Despite the continuing recovery of the United States housing market since the 2008 downturn, foreclosure rates remain high. As foreclosures accumulate, so do unpaid property taxes. This presents an opportunity to investors who are willing to consider investing in property tax lien sales. Like many asset classes, tax lien investing requires a good bit of specialized knowledge to be successful. It is important to apprise yourself of all the pertinent facts before you venture your retirement capital into a property tax lien purchase. In this blog, we will cover the fundamentals of property tax liens and hopefully provide you with a baseline of information that will help you decide if this strategy is an option you want to explore for investing with your self-directed IRA or Solo 401(k).
How Tax Liens Work
Tax liens are basically a cash-flow management strategy employed by local county or city governments. When a property owner doesn’t pay the required quarterly property taxes, then a municipality places a tax lien on his or her property. This lien represents the right to foreclose on the property if the owner fails to pay the taxes.

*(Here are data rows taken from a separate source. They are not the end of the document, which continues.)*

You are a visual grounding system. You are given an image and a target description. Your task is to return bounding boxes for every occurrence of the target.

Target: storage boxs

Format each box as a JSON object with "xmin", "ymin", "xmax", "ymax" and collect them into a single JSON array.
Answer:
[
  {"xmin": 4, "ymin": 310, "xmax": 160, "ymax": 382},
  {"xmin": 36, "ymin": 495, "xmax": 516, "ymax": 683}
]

Where Investors are Involved
In most states, the local tax authority can sell tax liens to private investors at auction, which gets the county the cash immediately and gives the investor the right to collect the delinquent taxes, as well as penalties and interest on late payment. This means that as the investor, you pay the amount of taxes owed up front and in return, you get the right to reclaim that money, plus interest from the property owner.

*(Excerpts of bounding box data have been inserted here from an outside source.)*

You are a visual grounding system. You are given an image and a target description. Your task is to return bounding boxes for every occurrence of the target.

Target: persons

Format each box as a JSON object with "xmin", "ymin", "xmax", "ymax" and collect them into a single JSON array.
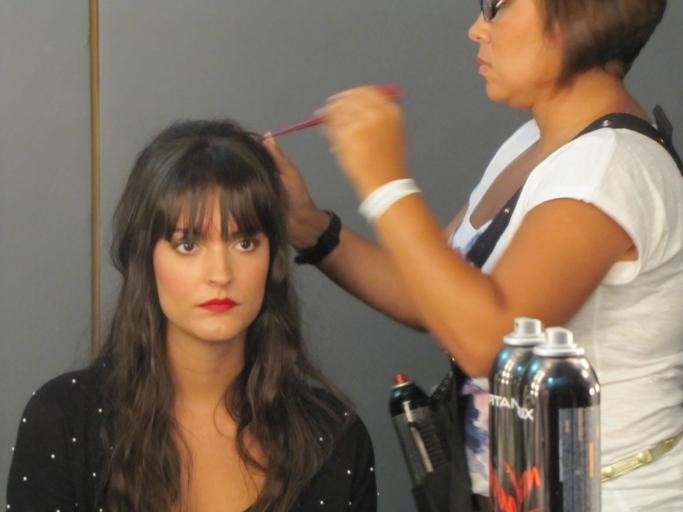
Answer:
[
  {"xmin": 7, "ymin": 119, "xmax": 378, "ymax": 511},
  {"xmin": 244, "ymin": 2, "xmax": 682, "ymax": 510}
]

In the United States, around six-billion dollars in tax liens are offered for sale each year. In 28 of the 50 states, plus Washington, D.C., Puerto Rico and the U.S. Virgin Islands, those tax liens can be sold to private investors. Interest on tax lien payments vary by state, and can range from 12 percent to 36 percent per year, depending on the state. For example, in Texas, the rate is 25 percent in the first 6 months and 50 percent in the first year, but in Arizona there is a 16 percent per annum ceiling.
After you purchase the lien, the property is allowed a specified amount of time called a redemption period in which to pay the property taxes and redeem the lien. This period can last from six months to three years, varying by state. When the redemption period expires, you (the lienholder) can begin the foreclosure process and take ownership of the property. If the owner pays the taxes and redeems the property, you get back your full bid amount, plus the interest on the lien.

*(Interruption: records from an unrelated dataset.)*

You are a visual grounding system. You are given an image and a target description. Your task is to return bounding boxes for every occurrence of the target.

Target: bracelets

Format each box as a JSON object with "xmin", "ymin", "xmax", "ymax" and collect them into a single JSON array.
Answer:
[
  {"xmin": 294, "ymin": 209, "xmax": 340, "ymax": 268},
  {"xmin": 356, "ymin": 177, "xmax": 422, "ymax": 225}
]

While the high interest rates make tax liens an attractive investment, you should be certain that you are able to undertake the initial cash outlay, as well as fully prepared for the potentially lengthy wait during the redemption period. If you are seeking immediate cash flow from your investment rather than the potential for very high future returns, steer clear of the liens market. While liens have repayment priority (meaning they get paid first), even over first mortgages, there may be prior liens attached to the property, including liens from the IRS, which have priority over all the others. Since there is no warranty on the status of the title of the tax lien, these prior liens may interfere with your ability to claim the property if it is not redeemed. Additionally, it is important to know that lien properties are sold as-is, and may need extensive repairs.
It is crucially important that you fully examine your financial situation, do your research, and consult with an expert before you consider this investment strategy. If you do all your homework and proceed prudently, purchasing tax lien properties can produce exceptionally high returns for your investment dollars.